■ Task to complete ■
Write out exactly the lines from the one containing "In this scene, among" through the last line of the records below, including both.

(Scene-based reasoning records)
◆ ◆ ◆
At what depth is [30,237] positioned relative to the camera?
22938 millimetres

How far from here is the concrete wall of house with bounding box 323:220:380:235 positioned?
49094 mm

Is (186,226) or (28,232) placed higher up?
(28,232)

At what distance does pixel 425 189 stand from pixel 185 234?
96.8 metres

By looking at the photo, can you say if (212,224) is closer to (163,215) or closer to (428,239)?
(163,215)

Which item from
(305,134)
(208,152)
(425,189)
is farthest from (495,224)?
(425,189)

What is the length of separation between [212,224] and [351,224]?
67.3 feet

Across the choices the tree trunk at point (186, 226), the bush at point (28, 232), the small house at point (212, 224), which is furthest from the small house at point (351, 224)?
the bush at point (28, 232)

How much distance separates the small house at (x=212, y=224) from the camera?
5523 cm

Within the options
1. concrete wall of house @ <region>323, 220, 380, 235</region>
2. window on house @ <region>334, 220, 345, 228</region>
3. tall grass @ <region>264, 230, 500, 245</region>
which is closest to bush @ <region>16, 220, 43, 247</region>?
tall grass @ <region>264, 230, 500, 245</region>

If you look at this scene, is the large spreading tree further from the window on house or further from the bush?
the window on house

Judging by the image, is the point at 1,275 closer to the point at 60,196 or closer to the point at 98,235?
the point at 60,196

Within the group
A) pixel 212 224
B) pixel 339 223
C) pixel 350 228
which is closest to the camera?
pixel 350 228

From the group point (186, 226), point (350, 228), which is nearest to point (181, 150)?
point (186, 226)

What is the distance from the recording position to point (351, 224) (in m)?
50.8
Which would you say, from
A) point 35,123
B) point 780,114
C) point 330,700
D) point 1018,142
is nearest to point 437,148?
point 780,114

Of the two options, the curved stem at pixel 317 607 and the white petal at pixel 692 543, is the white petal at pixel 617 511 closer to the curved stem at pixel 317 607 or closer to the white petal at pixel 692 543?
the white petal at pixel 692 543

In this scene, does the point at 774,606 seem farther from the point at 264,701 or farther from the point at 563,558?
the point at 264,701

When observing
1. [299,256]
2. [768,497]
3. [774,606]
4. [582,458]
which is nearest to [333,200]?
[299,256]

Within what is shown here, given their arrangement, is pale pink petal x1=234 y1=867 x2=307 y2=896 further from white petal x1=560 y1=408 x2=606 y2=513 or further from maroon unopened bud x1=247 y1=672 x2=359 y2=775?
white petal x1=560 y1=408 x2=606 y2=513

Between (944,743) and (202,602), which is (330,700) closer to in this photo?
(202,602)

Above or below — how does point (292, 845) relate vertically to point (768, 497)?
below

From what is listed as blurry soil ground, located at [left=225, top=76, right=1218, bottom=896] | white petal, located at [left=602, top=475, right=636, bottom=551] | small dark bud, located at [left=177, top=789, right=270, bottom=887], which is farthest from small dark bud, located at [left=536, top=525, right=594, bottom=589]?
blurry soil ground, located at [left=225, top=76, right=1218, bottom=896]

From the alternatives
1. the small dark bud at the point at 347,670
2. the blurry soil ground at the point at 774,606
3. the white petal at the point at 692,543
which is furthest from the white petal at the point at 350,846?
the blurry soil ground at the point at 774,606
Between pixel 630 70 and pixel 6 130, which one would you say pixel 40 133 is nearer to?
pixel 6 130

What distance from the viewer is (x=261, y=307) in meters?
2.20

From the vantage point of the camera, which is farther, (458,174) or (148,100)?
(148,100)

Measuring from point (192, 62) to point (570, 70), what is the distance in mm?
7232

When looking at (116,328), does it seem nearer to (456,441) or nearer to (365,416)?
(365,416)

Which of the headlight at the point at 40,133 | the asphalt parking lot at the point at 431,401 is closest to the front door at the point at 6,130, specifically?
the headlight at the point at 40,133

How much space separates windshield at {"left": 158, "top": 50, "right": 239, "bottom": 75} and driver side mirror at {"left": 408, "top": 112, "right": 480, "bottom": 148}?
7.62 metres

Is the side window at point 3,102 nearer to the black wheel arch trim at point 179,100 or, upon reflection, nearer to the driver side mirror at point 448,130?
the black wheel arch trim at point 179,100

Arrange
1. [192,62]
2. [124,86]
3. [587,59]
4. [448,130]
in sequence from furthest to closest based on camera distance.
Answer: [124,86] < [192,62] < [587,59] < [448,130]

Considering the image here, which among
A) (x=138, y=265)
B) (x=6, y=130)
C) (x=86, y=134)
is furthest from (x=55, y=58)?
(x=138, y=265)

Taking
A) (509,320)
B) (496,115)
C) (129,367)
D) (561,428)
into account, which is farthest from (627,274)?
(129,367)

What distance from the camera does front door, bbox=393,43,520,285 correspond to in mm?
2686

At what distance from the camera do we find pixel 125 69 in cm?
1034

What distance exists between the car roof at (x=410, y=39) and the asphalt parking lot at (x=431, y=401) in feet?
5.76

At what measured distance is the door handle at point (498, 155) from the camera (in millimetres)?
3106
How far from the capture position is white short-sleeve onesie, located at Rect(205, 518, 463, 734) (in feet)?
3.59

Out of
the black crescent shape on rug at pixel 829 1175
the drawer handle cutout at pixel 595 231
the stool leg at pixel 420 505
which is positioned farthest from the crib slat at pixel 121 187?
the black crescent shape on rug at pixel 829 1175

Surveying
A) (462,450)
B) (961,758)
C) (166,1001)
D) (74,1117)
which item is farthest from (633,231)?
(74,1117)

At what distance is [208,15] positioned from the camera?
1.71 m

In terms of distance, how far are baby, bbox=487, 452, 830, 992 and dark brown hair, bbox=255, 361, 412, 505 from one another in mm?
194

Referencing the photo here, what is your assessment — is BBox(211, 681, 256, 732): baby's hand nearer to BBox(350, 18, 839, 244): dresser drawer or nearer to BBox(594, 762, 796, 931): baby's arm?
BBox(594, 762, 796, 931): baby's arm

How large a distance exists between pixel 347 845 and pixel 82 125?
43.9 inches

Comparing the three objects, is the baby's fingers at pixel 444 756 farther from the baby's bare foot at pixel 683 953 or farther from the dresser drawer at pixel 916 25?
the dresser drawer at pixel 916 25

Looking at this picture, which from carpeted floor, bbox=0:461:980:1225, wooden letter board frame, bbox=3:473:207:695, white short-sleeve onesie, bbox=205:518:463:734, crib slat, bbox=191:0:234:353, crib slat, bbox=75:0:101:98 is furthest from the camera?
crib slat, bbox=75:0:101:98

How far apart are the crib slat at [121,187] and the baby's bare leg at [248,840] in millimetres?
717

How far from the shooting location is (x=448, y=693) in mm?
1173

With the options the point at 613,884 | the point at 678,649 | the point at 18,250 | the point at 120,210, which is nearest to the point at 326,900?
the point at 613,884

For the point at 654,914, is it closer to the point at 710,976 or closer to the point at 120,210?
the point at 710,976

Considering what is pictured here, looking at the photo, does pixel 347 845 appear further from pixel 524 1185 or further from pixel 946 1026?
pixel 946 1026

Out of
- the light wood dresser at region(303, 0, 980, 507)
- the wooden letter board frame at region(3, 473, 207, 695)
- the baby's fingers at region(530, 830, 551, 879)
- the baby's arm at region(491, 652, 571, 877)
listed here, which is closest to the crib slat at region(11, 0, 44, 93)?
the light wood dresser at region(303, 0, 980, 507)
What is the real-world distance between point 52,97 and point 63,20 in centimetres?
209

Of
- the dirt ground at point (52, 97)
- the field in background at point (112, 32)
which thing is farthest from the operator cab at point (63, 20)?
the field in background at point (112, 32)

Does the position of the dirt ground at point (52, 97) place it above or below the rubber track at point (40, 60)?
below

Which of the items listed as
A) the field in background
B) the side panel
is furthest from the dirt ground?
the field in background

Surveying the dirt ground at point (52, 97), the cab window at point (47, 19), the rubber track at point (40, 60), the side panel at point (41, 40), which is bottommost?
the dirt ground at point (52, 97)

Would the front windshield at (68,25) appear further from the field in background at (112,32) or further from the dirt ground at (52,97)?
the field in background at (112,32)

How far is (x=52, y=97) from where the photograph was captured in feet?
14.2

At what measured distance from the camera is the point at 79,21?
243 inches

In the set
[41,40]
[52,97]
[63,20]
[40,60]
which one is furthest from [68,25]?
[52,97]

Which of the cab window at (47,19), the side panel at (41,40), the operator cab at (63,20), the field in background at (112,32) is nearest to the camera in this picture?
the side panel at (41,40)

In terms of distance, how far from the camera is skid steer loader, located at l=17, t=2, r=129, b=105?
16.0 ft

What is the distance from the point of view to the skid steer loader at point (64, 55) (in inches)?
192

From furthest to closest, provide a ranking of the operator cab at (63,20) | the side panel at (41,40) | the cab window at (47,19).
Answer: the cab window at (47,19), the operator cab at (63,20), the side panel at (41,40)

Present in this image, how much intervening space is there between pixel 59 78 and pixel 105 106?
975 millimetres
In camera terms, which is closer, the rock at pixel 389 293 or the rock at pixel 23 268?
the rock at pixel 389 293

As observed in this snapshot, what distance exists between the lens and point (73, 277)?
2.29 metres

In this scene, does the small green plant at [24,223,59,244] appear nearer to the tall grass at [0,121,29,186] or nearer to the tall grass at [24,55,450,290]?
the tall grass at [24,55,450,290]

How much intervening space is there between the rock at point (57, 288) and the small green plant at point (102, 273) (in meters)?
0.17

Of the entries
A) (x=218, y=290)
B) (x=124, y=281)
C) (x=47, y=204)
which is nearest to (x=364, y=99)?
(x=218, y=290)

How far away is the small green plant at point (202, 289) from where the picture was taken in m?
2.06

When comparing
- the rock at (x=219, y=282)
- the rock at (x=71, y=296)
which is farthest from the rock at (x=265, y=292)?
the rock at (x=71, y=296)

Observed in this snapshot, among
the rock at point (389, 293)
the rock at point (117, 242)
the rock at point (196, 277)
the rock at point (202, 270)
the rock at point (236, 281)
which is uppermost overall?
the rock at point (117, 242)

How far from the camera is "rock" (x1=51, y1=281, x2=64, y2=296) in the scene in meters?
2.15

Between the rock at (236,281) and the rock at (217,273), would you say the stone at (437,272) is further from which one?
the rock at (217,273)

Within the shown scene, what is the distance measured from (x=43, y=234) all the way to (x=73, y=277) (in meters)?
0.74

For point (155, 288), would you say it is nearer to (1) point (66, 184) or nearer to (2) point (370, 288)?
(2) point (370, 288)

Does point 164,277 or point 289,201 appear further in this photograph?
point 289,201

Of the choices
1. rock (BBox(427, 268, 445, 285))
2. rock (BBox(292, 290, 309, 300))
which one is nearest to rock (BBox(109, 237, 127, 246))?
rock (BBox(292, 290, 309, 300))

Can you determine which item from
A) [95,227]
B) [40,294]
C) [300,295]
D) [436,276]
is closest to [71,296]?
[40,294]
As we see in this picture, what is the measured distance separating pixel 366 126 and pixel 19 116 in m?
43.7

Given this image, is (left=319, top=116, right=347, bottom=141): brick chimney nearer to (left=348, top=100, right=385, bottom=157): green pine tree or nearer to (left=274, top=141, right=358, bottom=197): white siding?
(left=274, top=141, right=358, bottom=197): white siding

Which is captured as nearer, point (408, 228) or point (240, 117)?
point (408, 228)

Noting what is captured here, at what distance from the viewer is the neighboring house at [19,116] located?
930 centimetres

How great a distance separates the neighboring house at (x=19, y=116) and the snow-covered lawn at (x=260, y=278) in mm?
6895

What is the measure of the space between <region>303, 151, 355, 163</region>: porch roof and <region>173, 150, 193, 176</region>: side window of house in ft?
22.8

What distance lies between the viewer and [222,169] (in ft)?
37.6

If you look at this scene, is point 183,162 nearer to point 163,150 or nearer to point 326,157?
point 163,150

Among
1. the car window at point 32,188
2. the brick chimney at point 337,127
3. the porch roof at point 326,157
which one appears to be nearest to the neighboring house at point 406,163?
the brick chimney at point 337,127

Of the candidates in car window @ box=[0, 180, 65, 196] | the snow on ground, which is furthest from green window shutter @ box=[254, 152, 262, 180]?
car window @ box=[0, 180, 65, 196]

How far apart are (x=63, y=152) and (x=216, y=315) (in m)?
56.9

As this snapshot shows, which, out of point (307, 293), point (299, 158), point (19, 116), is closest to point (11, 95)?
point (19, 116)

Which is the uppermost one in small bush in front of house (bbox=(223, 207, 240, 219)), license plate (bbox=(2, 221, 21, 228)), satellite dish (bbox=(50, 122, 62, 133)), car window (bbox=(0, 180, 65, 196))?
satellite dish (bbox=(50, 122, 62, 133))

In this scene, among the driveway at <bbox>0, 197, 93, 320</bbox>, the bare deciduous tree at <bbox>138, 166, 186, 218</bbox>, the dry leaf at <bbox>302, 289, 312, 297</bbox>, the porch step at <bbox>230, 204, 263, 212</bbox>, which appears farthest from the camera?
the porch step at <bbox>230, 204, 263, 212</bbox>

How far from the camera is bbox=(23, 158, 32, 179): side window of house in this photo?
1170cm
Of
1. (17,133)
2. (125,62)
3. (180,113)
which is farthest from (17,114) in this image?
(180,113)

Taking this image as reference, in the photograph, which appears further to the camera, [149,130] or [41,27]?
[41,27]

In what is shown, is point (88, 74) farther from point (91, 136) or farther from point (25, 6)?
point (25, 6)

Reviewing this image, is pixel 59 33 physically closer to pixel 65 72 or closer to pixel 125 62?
◆ ◆ ◆
■ Solution to the problem ■
In this scene, among the driveway at <bbox>0, 197, 93, 320</bbox>, the bare deciduous tree at <bbox>138, 166, 186, 218</bbox>, the dry leaf at <bbox>302, 289, 312, 297</bbox>, the porch step at <bbox>230, 204, 263, 212</bbox>, which appears farthest from the camera?
the porch step at <bbox>230, 204, 263, 212</bbox>

How far from the camera is bbox=(23, 158, 32, 179): side window of house in this photo?
1170cm
Of
1. (17,133)
2. (125,62)
3. (180,113)
which is farthest from (17,114) in this image?
(180,113)

Taking this image as reference, in the photograph, which appears further to the camera, [149,130] or [41,27]?
[41,27]

In what is shown, is point (88, 74) farther from point (91, 136) or farther from point (25, 6)?
point (25, 6)

Reviewing this image, is pixel 59 33 physically closer to pixel 65 72 or closer to pixel 125 62?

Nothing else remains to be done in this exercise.